You, sir, are my new favorite person.

Ever.

Of all time.

----------


## Rusty

Fan friggin tastic work!  Bravo @ you sir!  This is helping my online campaign immensely.

----------


## TehBagder

Glad I stumbled on these. I'm about to start running this adventure online (after running it in person using minis and mats), and this is saving me a ton of work of having to rebuild the maps myself. This means I can start the campaign much faster.

Fantastic work.

----------


## OdinAllfather

Thanks so much, I'll be trying these out very soon.

----------


## Phlee

sweet. saves me a lot of work. now to use company paper and ink to print em out! Thanks.

----------


## pantsman

Thanks for these great maps.  Did I miss the maps for the last 2 encounters or are those still in the works?

----------


## Loki5654

> Thanks for these great maps.  Did I miss the maps for the last 2 encounters or are those still in the works?


I, too, would be highly interested in the maps for the last few encounters. I'm trying to put them together in Maptools for a long-distance game I run. Your other maps have been extremely helpful.

----------


## Jaja

Cheers Wonko!  you just saved the life of a new GM!

----------


## Loki5654

Has anyone had any luck finding/recreating maps for the last 2 encounters? If so, could you point them out to me? I have no artistic skills whatsoever and would like to finish up my Slaying Stone MapTools campaign.

----------


## Dragonlover333

I'm having trouble printing these out at the right size... specifically, they end up too small. Does anyone have tips?

----------


## crazymadmax

wel if u by the adventure it comes with the last 2 maps or did u get it in pdf form like i do most of my books

----------


## dl_wraith

These battle maps are excellent. My thanks for your hard work.

I'll let you know what my playerrs thought of them after the adventure is over but I suspect these will put a little WOW factor into the encounters for them. 

Thank you again.

----------


## Wonko the Sane

Wow...I totally forgot about this thread. Thanks for the kind words!
Now that I've gotten well ahead of my group for my Scales of War game, I suppose I should get back on these maps and finish off the adventure.

----------


## Wonko the Sane

Here's the second-to-last battlemap.
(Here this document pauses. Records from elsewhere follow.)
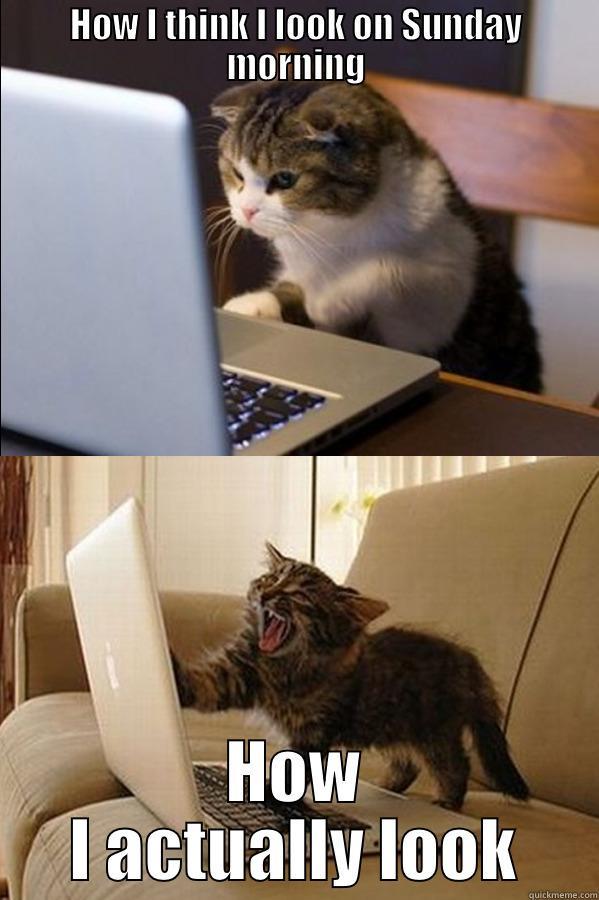 Sunday Morning Funny Meme : Sunday morning cats quickmeme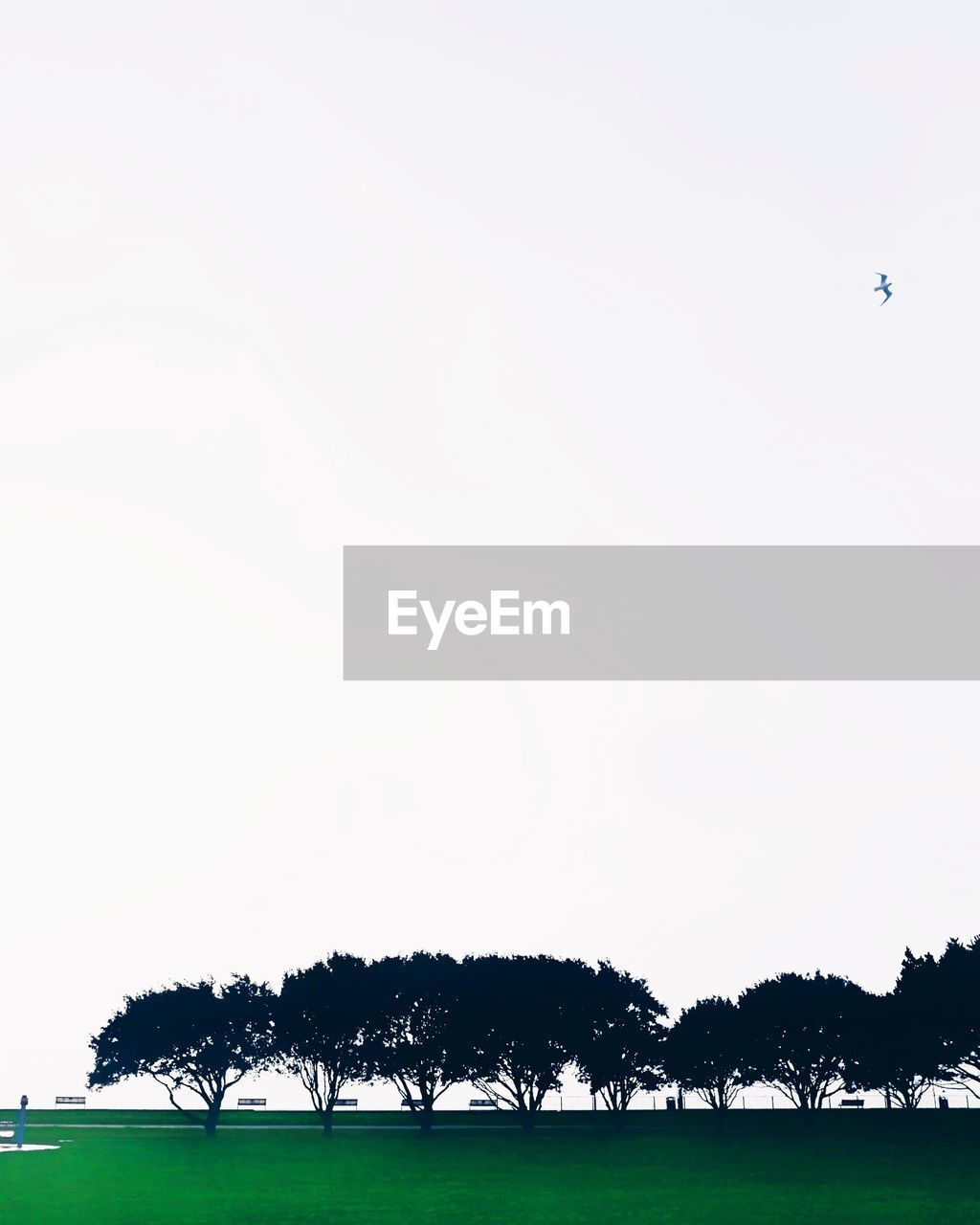 tree, copy space, clear sky, day, grass, nature, tranquility, no people, sky, outdoors, beauty in nature, flying, animal themes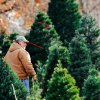 John Knight walks Thursday among trees waiting to be cut at his business, Sorghum Mill Tree Farm, 7121 Midwest Lane, Edmond. Photo by Jim Beckel, The Oklahoman
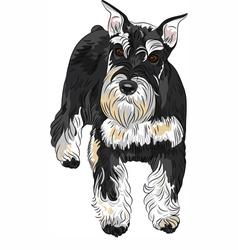 Dog breed miniature schnauzer black and silver vector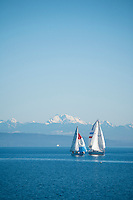 Sailboats in the Hood Canal, Washington.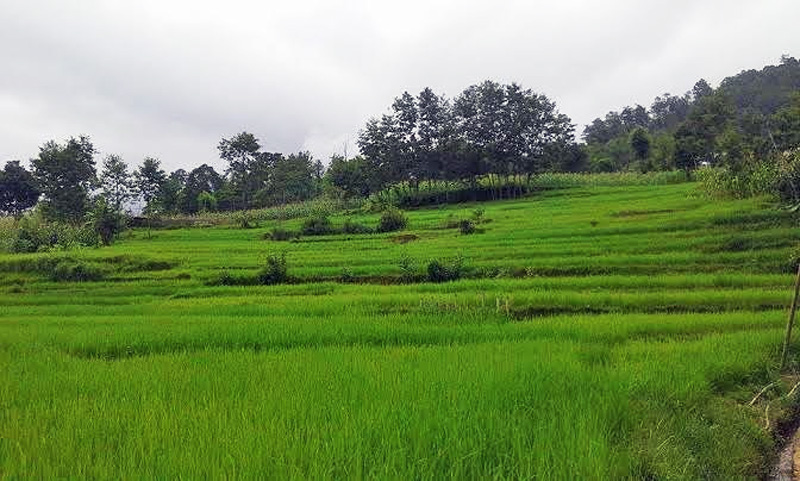 A view of paddy field at Kodar of Bhojpur Municipality in Bhojpur district, on Friday, September 11, 2015. Photo: Niroj Koirala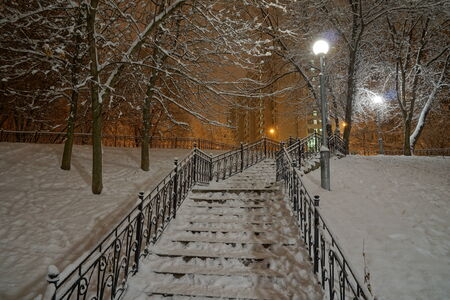 Night winter view on stairs in the park photo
The one thumbnail is broken, but the map should download fine.

----------


## Wonko the Sane

Last (sort of) encounter.

As an aside, I made this map with one eye...my left eye hurts like the blazes since I woke up this morning unless I keep it closed. So, unable to work today, I decided I'd try knocking this last one off. If any of you less stereoscopically-challenged folk spot something that doesn't look decent, please let me know.

----------


## Aegeri

Even with one eye only Wonko, I can assure you that your cartography is a wonderful job and much better than what I could accomplish with both of mine  :Very Happy:

----------


## Kolyana

Ah CC3 - nice, nice; I use PF software myself, too. Have you looked at their diorama packs?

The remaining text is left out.